Put a 3 day old fire off on our CI env today and had to blog about it.

TLDR: Use SA_PASSWORD instead of MSSQL_SA_PASSWORD on the MSSQL docker image.

We use Azure Pipelines to run tests among other things. But the test setup for one particular repo is special because they run in self-hosted agents that reside in an Azure Kubernetes cluster. It's got external dependencies setup including SQL Server.

Everything's been working fine until recently, when we started seeing this:

One or more errors occurred. (A network-related or instance-specific error occurred while establishing a connection to SQL Server. The server was not found or was not accessible. Verify that the instance name is correct and that SQL Server is configured to allow remote connections. (provider: TCP Provider, error: 40 - Could not open a connection to SQL Server))

Something we weren't expecting.

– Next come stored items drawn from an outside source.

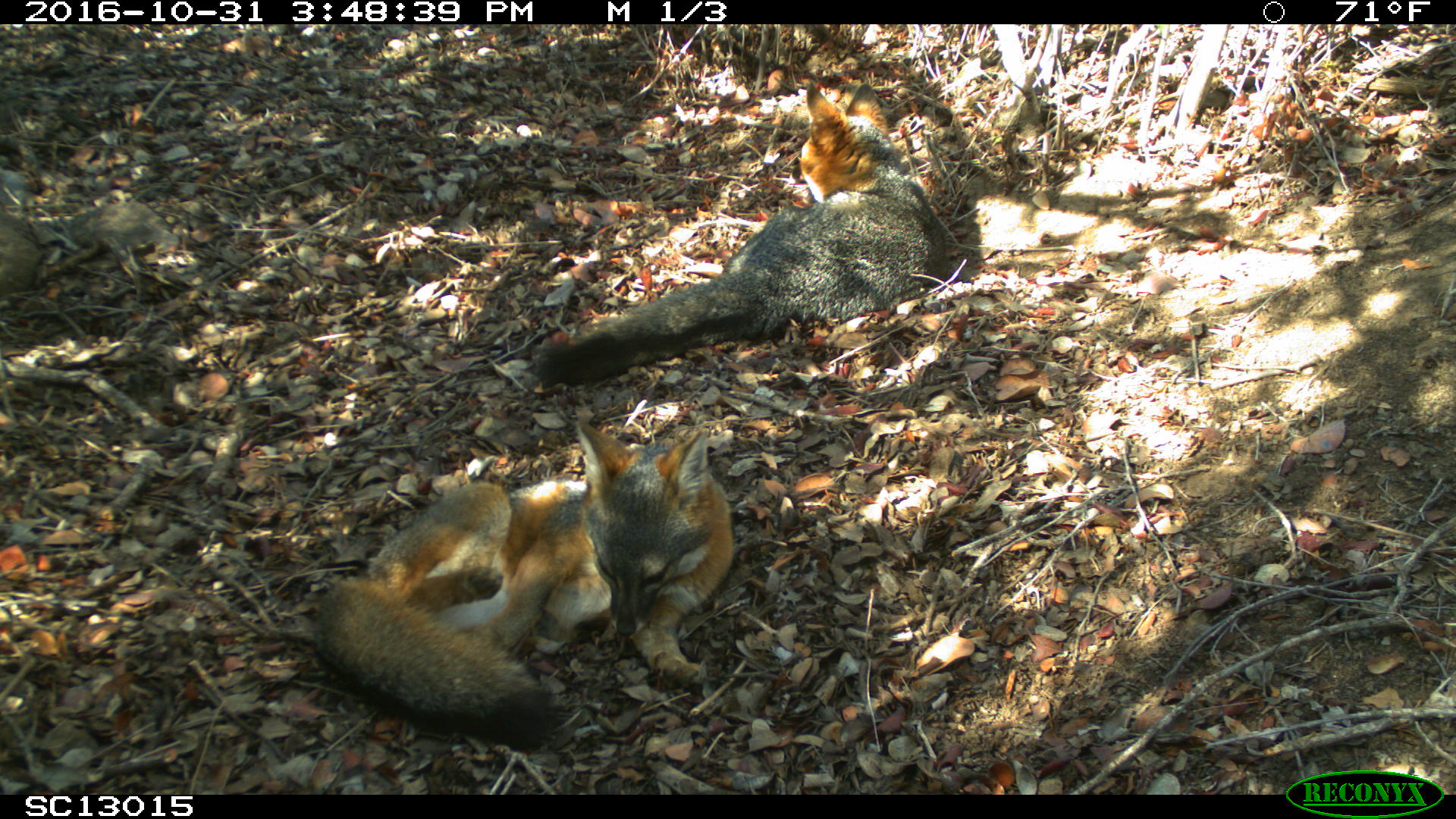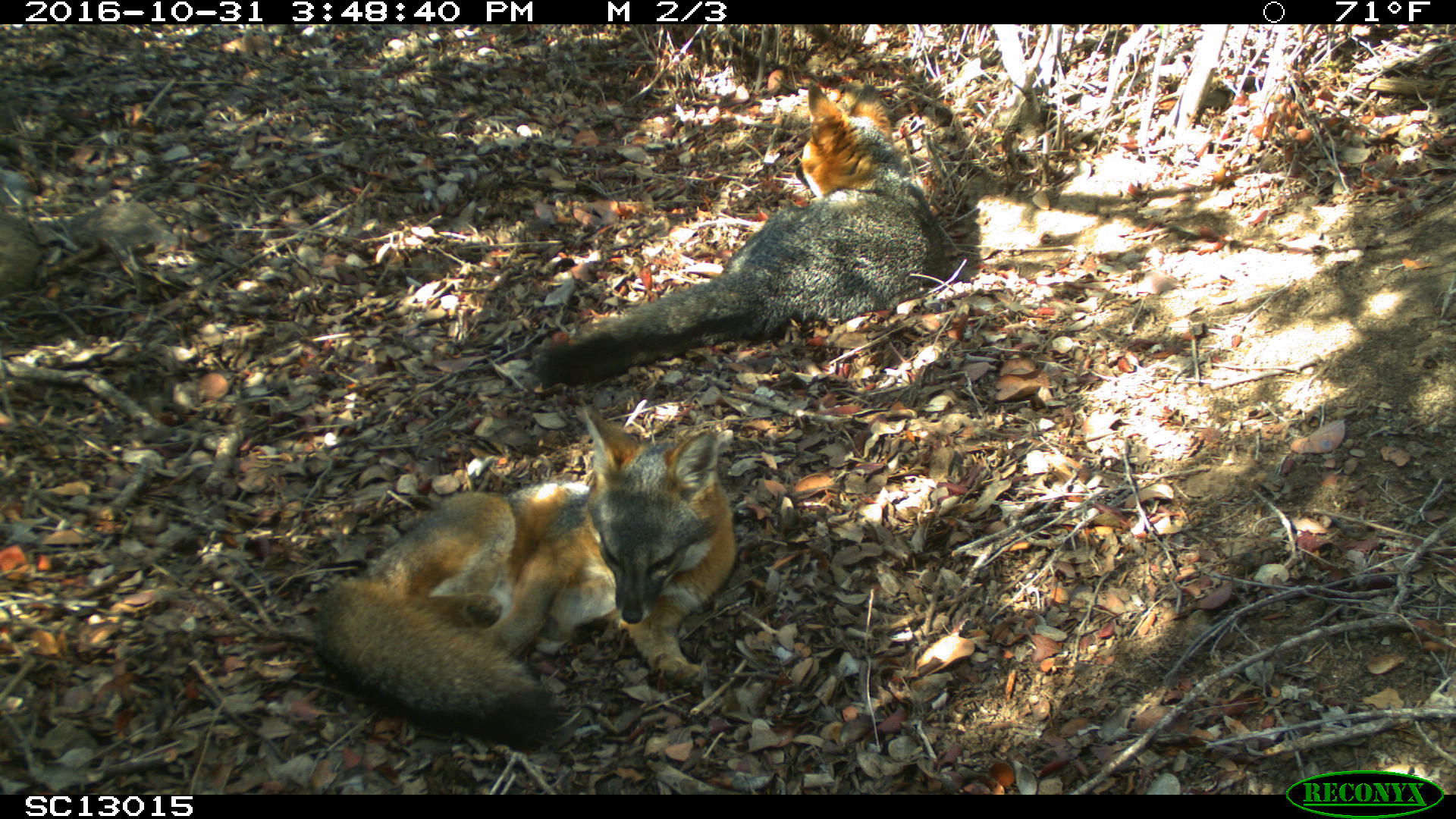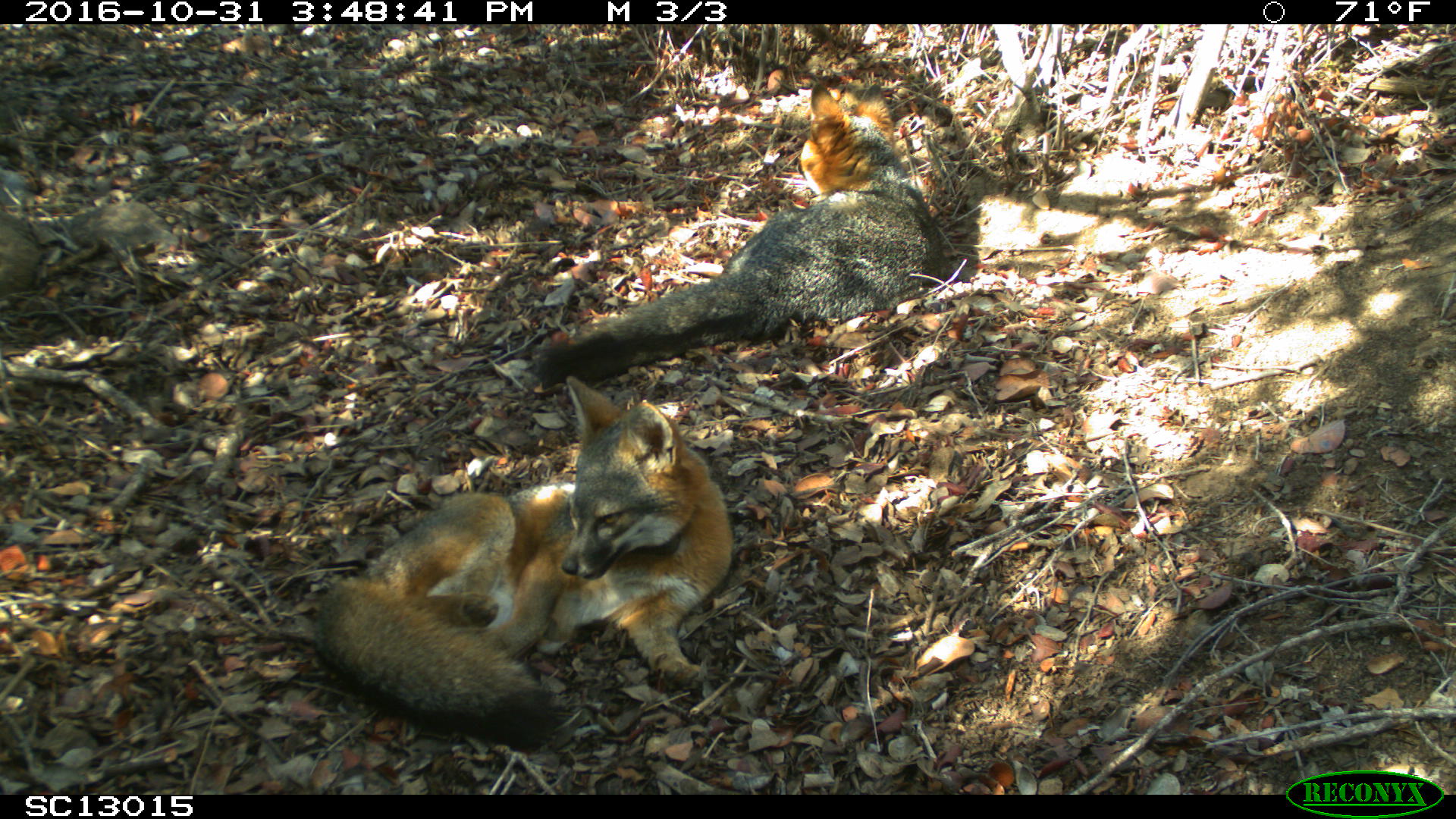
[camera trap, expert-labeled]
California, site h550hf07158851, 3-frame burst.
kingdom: Animalia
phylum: Chordata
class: Mammalia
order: Carnivora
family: Canidae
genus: Urocyon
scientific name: Urocyon littoralis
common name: island fox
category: fox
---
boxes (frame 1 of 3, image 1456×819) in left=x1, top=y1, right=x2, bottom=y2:
fox: left=314, top=419, right=734, bottom=745; left=533, top=82, right=947, bottom=386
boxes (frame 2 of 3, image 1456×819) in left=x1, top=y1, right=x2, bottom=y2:
fox: left=314, top=406, right=736, bottom=745; left=537, top=84, right=945, bottom=384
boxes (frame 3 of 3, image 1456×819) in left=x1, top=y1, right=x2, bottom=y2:
fox: left=314, top=377, right=730, bottom=745; left=533, top=82, right=947, bottom=386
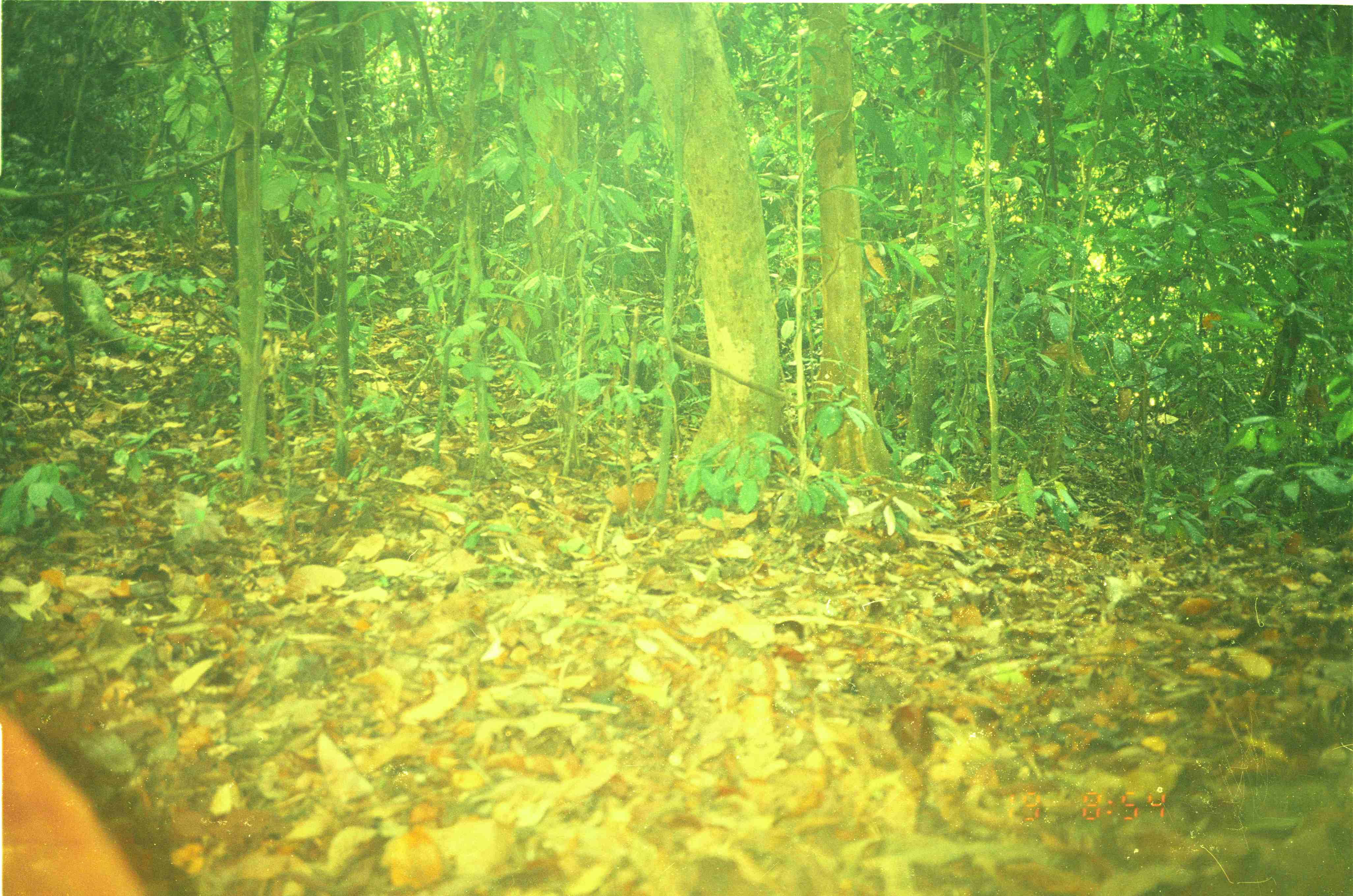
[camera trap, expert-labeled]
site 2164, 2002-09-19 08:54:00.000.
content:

I spent at least 8 hours over 3 days (I had other things on my plate unfortunately) and finally figured it had to do with the MS SQL password environment variable when I checked its DockerHub page: it had to be SA_PASSWORD, not MSSQL_SA_PASSWORD.

I still fail to understand why it worked until Friday–but hey at least its working now.

CI began to fail on Friday on a PR after I merged master into it. I could put no time into it on Monday, and realized it was happening on other PRs too on Tuesday. Took me until Wednesday (today) evening to get the CI fixed. (I was lucky nothing was had to be merged into master urgently during this time.)

Thankfully, I moved the setup from terraform provisioned VMs to AKS about two months back–made it easier to spot and fix the issue.

But this really got me thinking about how I've been prioritizing tasks at work, and if I've really gotten it right.